▶ _Texte choisi_
==================================================
Page:Nietzsche - Humain, trop humain (2ème partie).djvu/391

Le texte de cette page a été corrigé et est conforme au fac-similé.
391
LE VOYAGEUR ET SON OMBRE


287.

De l’étude du corps social. — Ce qu’il y a de plus fâcheux pour celui qui veut étudier aujourd’hui en Europe, et surtout en Allemagne, l’économie et la politique, c’est que les conditions véritables, au lieu d’exemplifier les règles, démontrent un état de transition ou de déclin. C’est pourquoi il faut apprendre d’abord à regarder au delà de ce qui existe véritablement, pour arrêter par exemple le regard dans le lointain, sur l’Amérique du Nord, — où l’on peut suivre encore des yeux et rechercher les mouvements originels et normaux du corps social, si on le veut vraiment, — tandis qu’en Allemagne il faut pour cela de difficiles études historiques ou, comme je l’ai indiqué, une lunette d’approche.
==================================================
▶ _Extraits du listing_
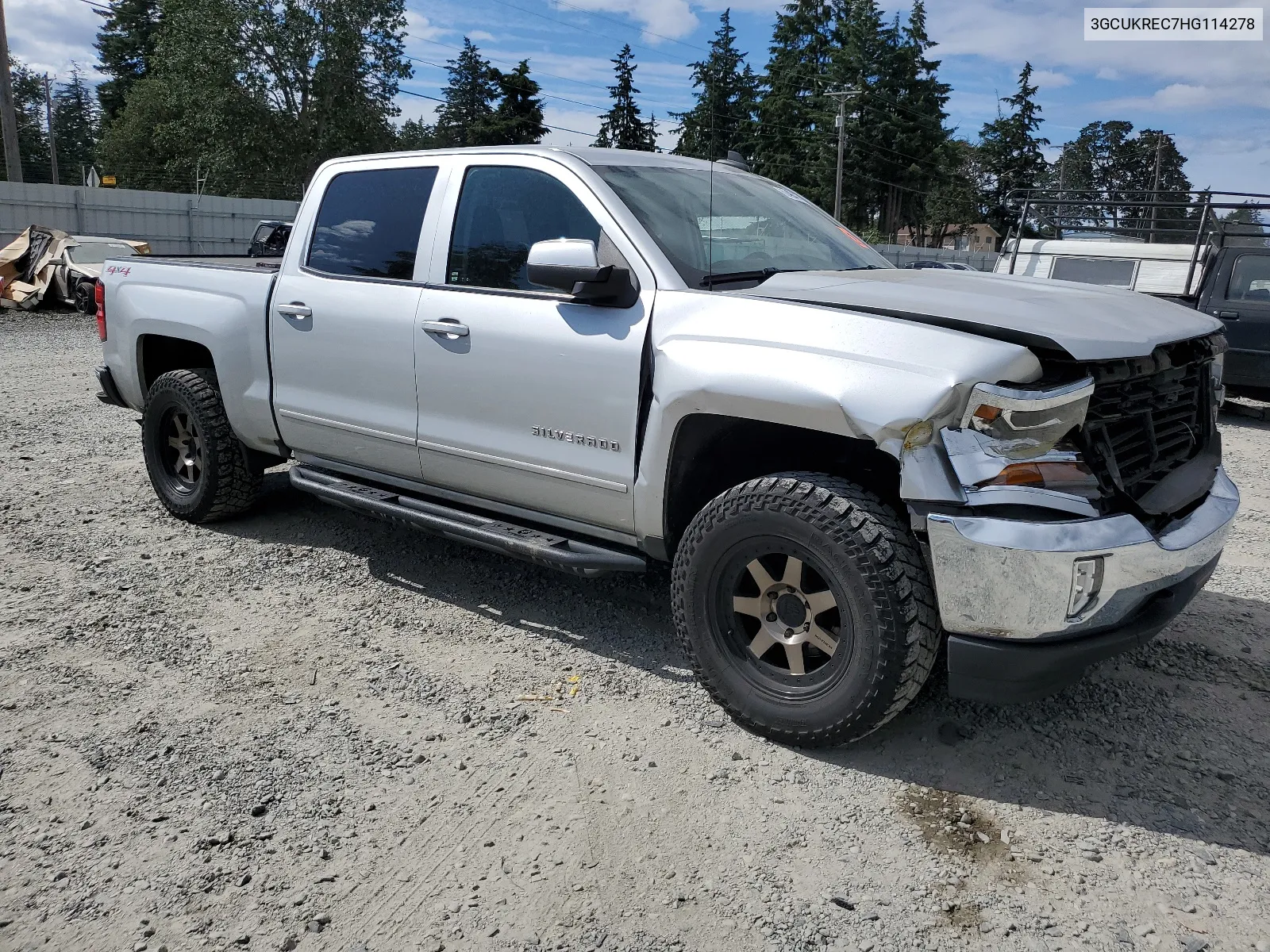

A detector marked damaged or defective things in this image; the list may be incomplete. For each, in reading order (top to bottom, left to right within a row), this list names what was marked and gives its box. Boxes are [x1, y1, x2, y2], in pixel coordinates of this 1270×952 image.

dented hood [740, 268, 1226, 360]
cracked headlight [959, 376, 1099, 460]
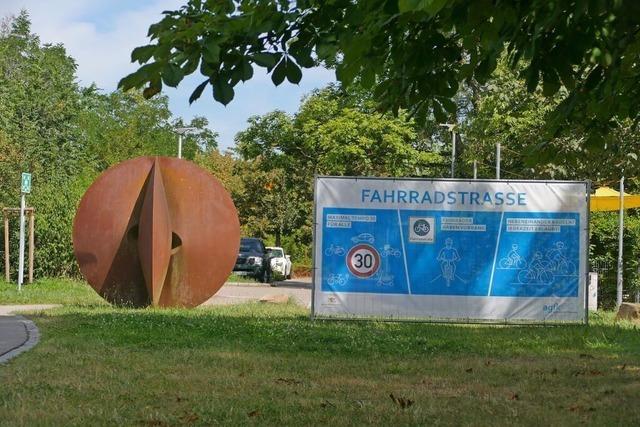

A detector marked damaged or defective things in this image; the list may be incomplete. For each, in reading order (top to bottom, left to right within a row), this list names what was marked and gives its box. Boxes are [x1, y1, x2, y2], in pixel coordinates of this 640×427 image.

rusty metal sculpture [72, 157, 238, 308]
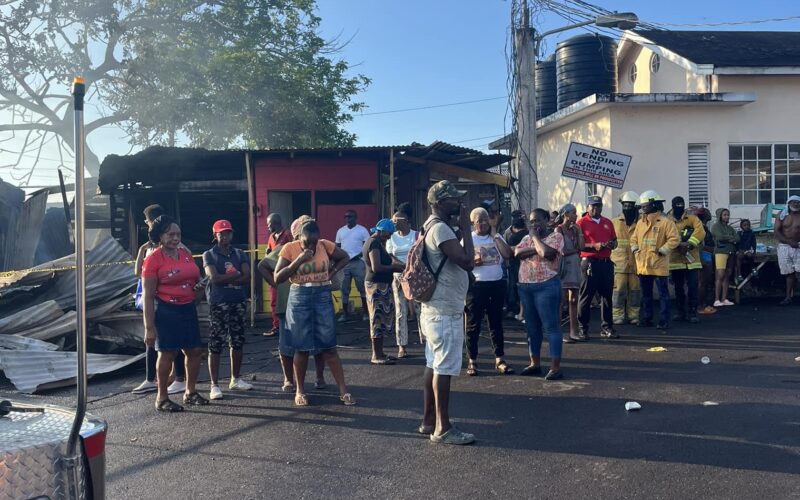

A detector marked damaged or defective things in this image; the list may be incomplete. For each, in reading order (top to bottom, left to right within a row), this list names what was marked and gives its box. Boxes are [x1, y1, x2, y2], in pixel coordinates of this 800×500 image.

burnt zinc sheet [636, 30, 800, 68]
burnt zinc sheet [0, 350, 146, 392]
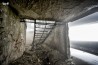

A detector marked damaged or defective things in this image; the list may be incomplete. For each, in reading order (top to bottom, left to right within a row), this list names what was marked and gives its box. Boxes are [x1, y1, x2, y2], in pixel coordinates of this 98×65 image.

cracked wall [0, 4, 26, 65]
==================================================
▶ _Consignes_
- A) Pour chacune des affirmations suivantes, dites si elle s'accorde avec le texte sur l'étude du corps social. Répondez par oui ou par non en citant mot pour mot le passage décisif. (i) En Europe, les conditions véritables exemplifient les règles de l'économie et de la politique. (ii) L'Amérique du Nord est présentée comme un lieu où l'on peut encore observer les mouvements originels du corps social. (iii) En Allemagne, il faut pour cela soit de difficiles études historiques, soit une lunette d'approche.
- B) Réécrivez les lignes du listing qui vont de celle contenant « this 98×65 image. » jusqu'à la fin du listing, ces deux bornes comprises. Remplacez « detector » par « scanner » et ne modifiez rien d'autre.
Le texte et le listing proviennent de sources distinctes.

▶ _Corrigé_
- A)
(i) Non : « les conditions véritables, au lieu d’exemplifier les règles, démontrent un état de transition ou de déclin ».
(ii) Oui : « où l’on peut suivre encore des yeux et rechercher les mouvements originels et normaux du corps social ».
(iii) Oui : « tandis qu’en Allemagne il faut pour cela de difficiles études historiques ou, comme je l’ai indiqué, une lunette d’approche ».

- B)
A scanner marked damaged or defective things in this image; the list may be incomplete. For each, in reading order (top to bottom, left to right within a row), this list names what was marked and gives its box. Boxes are [x1, y1, x2, y2], in pixel coordinates of this 98×65 image.

cracked wall [0, 4, 26, 65]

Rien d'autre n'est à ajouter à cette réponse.